* start TASK MATERIAL *
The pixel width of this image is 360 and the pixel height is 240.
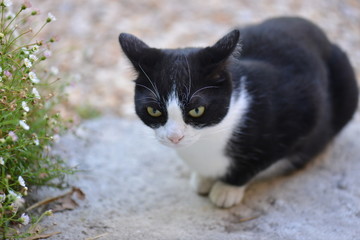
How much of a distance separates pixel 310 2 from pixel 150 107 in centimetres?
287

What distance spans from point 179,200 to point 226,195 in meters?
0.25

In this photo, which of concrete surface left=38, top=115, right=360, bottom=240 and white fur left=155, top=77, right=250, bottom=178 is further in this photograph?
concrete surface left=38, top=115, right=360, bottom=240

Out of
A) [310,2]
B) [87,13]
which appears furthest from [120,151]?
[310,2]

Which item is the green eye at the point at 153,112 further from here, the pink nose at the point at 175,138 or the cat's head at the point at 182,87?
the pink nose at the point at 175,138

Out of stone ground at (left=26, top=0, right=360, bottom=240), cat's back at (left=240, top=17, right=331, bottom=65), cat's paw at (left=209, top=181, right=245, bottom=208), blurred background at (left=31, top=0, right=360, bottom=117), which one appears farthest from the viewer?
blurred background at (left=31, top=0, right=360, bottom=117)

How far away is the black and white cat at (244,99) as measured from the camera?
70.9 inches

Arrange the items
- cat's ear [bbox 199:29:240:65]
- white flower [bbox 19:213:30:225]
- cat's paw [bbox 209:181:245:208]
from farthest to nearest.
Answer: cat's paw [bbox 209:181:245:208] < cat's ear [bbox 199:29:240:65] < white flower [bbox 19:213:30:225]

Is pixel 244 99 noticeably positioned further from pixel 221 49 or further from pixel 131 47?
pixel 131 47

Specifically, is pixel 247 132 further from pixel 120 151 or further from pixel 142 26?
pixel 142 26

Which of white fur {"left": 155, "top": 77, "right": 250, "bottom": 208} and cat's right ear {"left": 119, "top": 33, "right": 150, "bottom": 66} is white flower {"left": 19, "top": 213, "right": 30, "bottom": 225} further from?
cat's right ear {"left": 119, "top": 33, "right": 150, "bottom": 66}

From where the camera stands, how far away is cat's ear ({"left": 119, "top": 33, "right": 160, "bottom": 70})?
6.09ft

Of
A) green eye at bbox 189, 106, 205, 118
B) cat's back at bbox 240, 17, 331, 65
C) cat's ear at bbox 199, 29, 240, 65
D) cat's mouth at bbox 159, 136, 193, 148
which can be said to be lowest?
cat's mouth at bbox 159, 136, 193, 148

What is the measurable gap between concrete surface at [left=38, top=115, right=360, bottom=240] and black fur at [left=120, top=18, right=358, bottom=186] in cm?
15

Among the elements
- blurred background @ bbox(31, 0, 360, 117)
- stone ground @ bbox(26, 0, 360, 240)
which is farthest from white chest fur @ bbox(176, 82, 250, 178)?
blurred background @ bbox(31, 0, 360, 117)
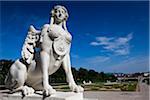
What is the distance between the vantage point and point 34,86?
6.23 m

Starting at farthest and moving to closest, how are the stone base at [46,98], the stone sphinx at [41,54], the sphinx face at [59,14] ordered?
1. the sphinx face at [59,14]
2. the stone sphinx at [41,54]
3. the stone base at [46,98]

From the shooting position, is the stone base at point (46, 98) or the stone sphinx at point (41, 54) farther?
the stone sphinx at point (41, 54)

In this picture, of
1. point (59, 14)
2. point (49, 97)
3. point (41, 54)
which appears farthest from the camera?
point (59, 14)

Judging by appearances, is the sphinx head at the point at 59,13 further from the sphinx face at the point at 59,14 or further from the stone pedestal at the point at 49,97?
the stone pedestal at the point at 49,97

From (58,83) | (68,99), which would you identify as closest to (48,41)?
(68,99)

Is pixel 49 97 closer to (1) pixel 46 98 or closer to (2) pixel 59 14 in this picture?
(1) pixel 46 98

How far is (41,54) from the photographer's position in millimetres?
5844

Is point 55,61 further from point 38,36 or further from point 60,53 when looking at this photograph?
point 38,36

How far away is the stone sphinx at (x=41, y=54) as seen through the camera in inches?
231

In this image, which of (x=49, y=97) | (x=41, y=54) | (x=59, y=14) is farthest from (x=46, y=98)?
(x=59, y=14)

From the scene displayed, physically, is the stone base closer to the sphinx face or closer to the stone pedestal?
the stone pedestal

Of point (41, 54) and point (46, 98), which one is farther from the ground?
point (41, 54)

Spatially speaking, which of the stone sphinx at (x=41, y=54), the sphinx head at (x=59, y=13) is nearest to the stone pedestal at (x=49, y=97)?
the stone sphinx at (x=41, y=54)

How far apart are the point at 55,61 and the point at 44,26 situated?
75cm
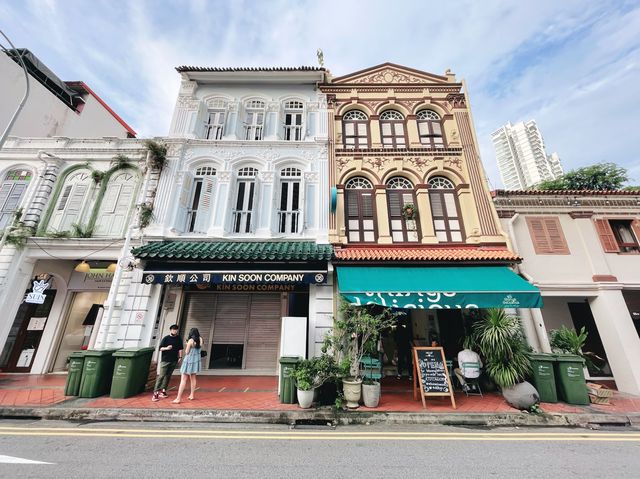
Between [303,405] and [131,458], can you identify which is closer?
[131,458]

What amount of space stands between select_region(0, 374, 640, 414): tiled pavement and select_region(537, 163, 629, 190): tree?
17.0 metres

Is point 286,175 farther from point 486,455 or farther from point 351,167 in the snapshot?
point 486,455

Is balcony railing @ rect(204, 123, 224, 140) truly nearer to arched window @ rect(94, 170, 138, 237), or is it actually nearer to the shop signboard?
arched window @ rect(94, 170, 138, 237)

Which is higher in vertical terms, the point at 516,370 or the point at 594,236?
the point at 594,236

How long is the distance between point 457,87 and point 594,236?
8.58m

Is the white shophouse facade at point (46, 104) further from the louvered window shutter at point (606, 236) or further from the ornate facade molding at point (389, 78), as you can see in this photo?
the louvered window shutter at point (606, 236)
* end TASK MATERIAL *
-- WHAT IS ASKED --
Rewrite all of the entries above with every "shop signboard" changed to "store sign" and nothing else altered. Leave the pictures out.

-- THE RESPONSE --
The pixel width of this image is 360 and the pixel height is 240.
How much of a distance separates pixel 310 2 from pixel 150 107 in centimetres?
287

What distance spans from point 179,200 to point 226,195 in meters?
0.25

In this photo, which of concrete surface left=38, top=115, right=360, bottom=240 and white fur left=155, top=77, right=250, bottom=178 is further in this photograph?
concrete surface left=38, top=115, right=360, bottom=240

Out of
A) [310,2]
B) [87,13]
which appears furthest from [120,151]?
[310,2]

Which item is the green eye at the point at 153,112 further from here, the pink nose at the point at 175,138 or the cat's head at the point at 182,87?
the pink nose at the point at 175,138

Out of stone ground at (left=26, top=0, right=360, bottom=240), cat's back at (left=240, top=17, right=331, bottom=65), cat's paw at (left=209, top=181, right=245, bottom=208), blurred background at (left=31, top=0, right=360, bottom=117), which one appears farthest from the viewer?
blurred background at (left=31, top=0, right=360, bottom=117)

How far away is the black and white cat at (244,99) as measured from the camera?
70.9 inches

Arrange the items
- cat's ear [bbox 199:29:240:65]
- white flower [bbox 19:213:30:225]
- cat's paw [bbox 209:181:245:208]
from farthest to nearest.
Answer: cat's paw [bbox 209:181:245:208] < cat's ear [bbox 199:29:240:65] < white flower [bbox 19:213:30:225]

Is pixel 244 99 noticeably positioned further from pixel 221 49 or further from pixel 131 47?
pixel 131 47

Specifically, is pixel 247 132 further from pixel 120 151 or further from pixel 142 26?
pixel 142 26

Which of white fur {"left": 155, "top": 77, "right": 250, "bottom": 208} and cat's right ear {"left": 119, "top": 33, "right": 150, "bottom": 66} is white flower {"left": 19, "top": 213, "right": 30, "bottom": 225} further from?
cat's right ear {"left": 119, "top": 33, "right": 150, "bottom": 66}

From where the camera stands, how far away is cat's ear ({"left": 119, "top": 33, "right": 160, "bottom": 70})?
6.09ft

Of
A) green eye at bbox 189, 106, 205, 118
B) cat's back at bbox 240, 17, 331, 65
C) cat's ear at bbox 199, 29, 240, 65
D) cat's mouth at bbox 159, 136, 193, 148
which can be said to be lowest?
cat's mouth at bbox 159, 136, 193, 148

What is the measurable gap between concrete surface at [left=38, top=115, right=360, bottom=240] and black fur at [left=120, top=18, right=358, bottom=186] in cm?
15

Among the elements
- blurred background @ bbox(31, 0, 360, 117)
- stone ground @ bbox(26, 0, 360, 240)
which is farthest from white chest fur @ bbox(176, 82, 250, 178)?
blurred background @ bbox(31, 0, 360, 117)
What is the distance between the vantage point and point 34,86?
6.23 m

Starting at farthest and moving to closest, how are the stone base at [46,98], the stone sphinx at [41,54], the sphinx face at [59,14] ordered?
1. the sphinx face at [59,14]
2. the stone sphinx at [41,54]
3. the stone base at [46,98]

From the shooting position, is the stone base at point (46, 98) or the stone sphinx at point (41, 54) farther?
the stone sphinx at point (41, 54)

In this picture, of
1. point (59, 14)
2. point (49, 97)
3. point (41, 54)
which appears farthest from the camera?
point (59, 14)

Judging by appearances, is the sphinx head at the point at 59,13 further from the sphinx face at the point at 59,14 or further from the stone pedestal at the point at 49,97?
the stone pedestal at the point at 49,97

From (58,83) | (68,99), which would you identify as closest to (48,41)?
(68,99)

Is pixel 49 97 closer to (1) pixel 46 98 or closer to (2) pixel 59 14 in this picture?
(1) pixel 46 98

How far is (41,54) from the photographer's position in millimetres?
5844

Is point 55,61 further from point 38,36 or further from point 60,53 when looking at this photograph?
point 38,36

How far away is the stone sphinx at (x=41, y=54) as seen through the camera in inches?
231

In this image, which of (x=49, y=97) | (x=41, y=54) | (x=59, y=14) is farthest from (x=46, y=98)?
(x=59, y=14)

From the scene displayed, physically, is the stone base closer to the sphinx face or closer to the stone pedestal?
the stone pedestal

Of point (41, 54) and point (46, 98), which one is farther from the ground?
point (41, 54)

Spatially speaking, which of the stone sphinx at (x=41, y=54), the sphinx head at (x=59, y=13) is nearest to the stone pedestal at (x=49, y=97)?
the stone sphinx at (x=41, y=54)

How far apart are the point at 55,61 and the point at 44,26 situated?
75cm
Between [303,405] and [131,458], can you identify which is closer?
[131,458]

What amount of space stands between select_region(0, 374, 640, 414): tiled pavement and select_region(537, 163, 629, 190): tree?
17.0 metres

Is point 286,175 farther from point 486,455 or farther from point 351,167 in the snapshot?
point 486,455

Is balcony railing @ rect(204, 123, 224, 140) truly nearer to arched window @ rect(94, 170, 138, 237), or is it actually nearer to the store sign?
arched window @ rect(94, 170, 138, 237)

Which is higher in vertical terms, the point at 516,370 or the point at 594,236?
the point at 594,236

How long is the distance between point 457,87 and point 594,236?
8.58m

Is the white shophouse facade at point (46, 104) further from the louvered window shutter at point (606, 236) or further from the ornate facade molding at point (389, 78), as you can see in this photo?
the louvered window shutter at point (606, 236)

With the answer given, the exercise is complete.